■ Passage for review ■
———
Ottoman Palestinian Peasants and the Seeds of Revolt: Agriculture, Property, and Tax Farming, 1552–1720

Saturday, January 10, 2026: 9:30 AM
Salon C5 (Hilton Chicago)
Leena Ghannam, Stanford University
Previous scholarship about peasants in early Ottoman Palestine often experienced two main historiographic biases, which limited the scholarly accuracy of this particular context. The first is the reactionary nationalistic framework shaped by the contemporary Israeli occupation of Palestine. The second is the top-down approach to studying legal history — a tendency to conceive of a central imperial power unidirectionally shaping the agrarian relations in a rural margin. In attempts to circumvent these reductionist approaches, this article examines land and property policies amongst the rural peasant and merchant populations of south Greater Syria by reviewing a broad range of primary sources, including maps, court registers, fatawa, and firmans (religious decrees from the Ottoman sultans). This study finds its chronological genesis with the first impositions of imperial surveillance and control of rural areas in the 1550s. It concludes with the rise of Zahir al-‘Umar in the 1720s: a local tribal leader who gradually attained political and proprietary autonomy of the Galilee. The presentation is divided into three main topics to understand the causes and effects of these two moments: 1. early Ottoman property law in Palestine, 2. marriage tax as a parallel for land relations, and 3. the local legal responses to Ottoman land tenure policies. I argue that rural populations in Ottoman Palestine were active participants in the legal and bureaucratic systems that mitigated their movement and controlled the body politic of the population, particularly with regard to land cultivators and their proprietary statuses. Through the examination of primary sources, this study broadly tracks the changing relations between imperial Istanbul and provincial Palestine by focusing on the legal and conceptual terrains of property, marriage, and agrarian land reform to understand the resulting migration of peasants to more populated urban areas in the 18th century.
———
■ The data ■
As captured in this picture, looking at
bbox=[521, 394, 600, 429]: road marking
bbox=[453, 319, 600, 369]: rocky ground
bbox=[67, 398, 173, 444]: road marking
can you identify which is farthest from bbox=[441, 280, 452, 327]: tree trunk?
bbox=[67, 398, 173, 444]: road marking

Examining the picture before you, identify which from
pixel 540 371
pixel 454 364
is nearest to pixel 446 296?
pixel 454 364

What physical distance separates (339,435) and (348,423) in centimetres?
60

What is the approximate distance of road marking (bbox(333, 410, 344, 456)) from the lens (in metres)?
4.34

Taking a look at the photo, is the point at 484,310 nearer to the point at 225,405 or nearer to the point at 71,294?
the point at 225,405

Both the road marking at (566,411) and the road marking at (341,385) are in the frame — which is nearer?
———
■ Work instruction A ■
In the abstract on Ottoman Palestinian peasants, reproduce word for word the stretch from "Ottoman Palestinian Peasants" through "C5 (Hilton Chicago)".
■ Work instruction B ■
Condense the paragraph of the Ottoman Palestinian peasants abstract that begins "Previous scholarship about peasants in early Ottoman Palestine" into a short bulleted list that keeps its main facts.
■ Work instruction C ■
Answer these questions from the abstract on Ottoman Palestinian peasants:
(i) In which room and hotel is the presentation held?
(ii) What university is the presenter from?
(iii) Which region did Zahir al-'Umar gradually gain autonomy over?

■ Answer box A ■
Ottoman Palestinian Peasants and the Seeds of Revolt: Agriculture, Property, and Tax Farming, 1552–1720

Saturday, January 10, 2026: 9:30 AM
Salon C5 (Hilton Chicago)

■ Answer box B ■
- Earlier scholarship on peasants in early Ottoman Palestine had two biases: a reactionary nationalistic framework shaped by the contemporary Israeli occupation of Palestine, and a top-down approach to legal history that saw a central imperial power shaping agrarian relations in a rural margin in one direction only.
- To get around these approaches, the study examines land and property policies among the rural peasant and merchant populations of south Greater Syria.
- Its sources include maps, court registers, fatawa, and firmans (religious decrees from the Ottoman sultans).
- It covers the period from the first imperial surveillance and control of rural areas in the 1550s to the rise of Zahir al-'Umar in the 1720s. He was a local tribal leader who gradually gained political and proprietary autonomy of the Galilee.
- The presentation has three topics: early Ottoman property law in Palestine, marriage tax as a parallel for land relations, and local legal responses to Ottoman land tenure policies.
- Argument: rural populations, especially land cultivators, actively took part in the legal and bureaucratic systems that limited their movement and controlled the population.
- The study tracks changing relations between imperial Istanbul and provincial Palestine through property, marriage, and agrarian land reform. Its aim is to understand why peasants moved to more populated urban areas in the 18th century.

■ Answer box C ■
(i) Salon C5, Hilton Chicago.
(ii) Stanford University.
(iii) The Galilee.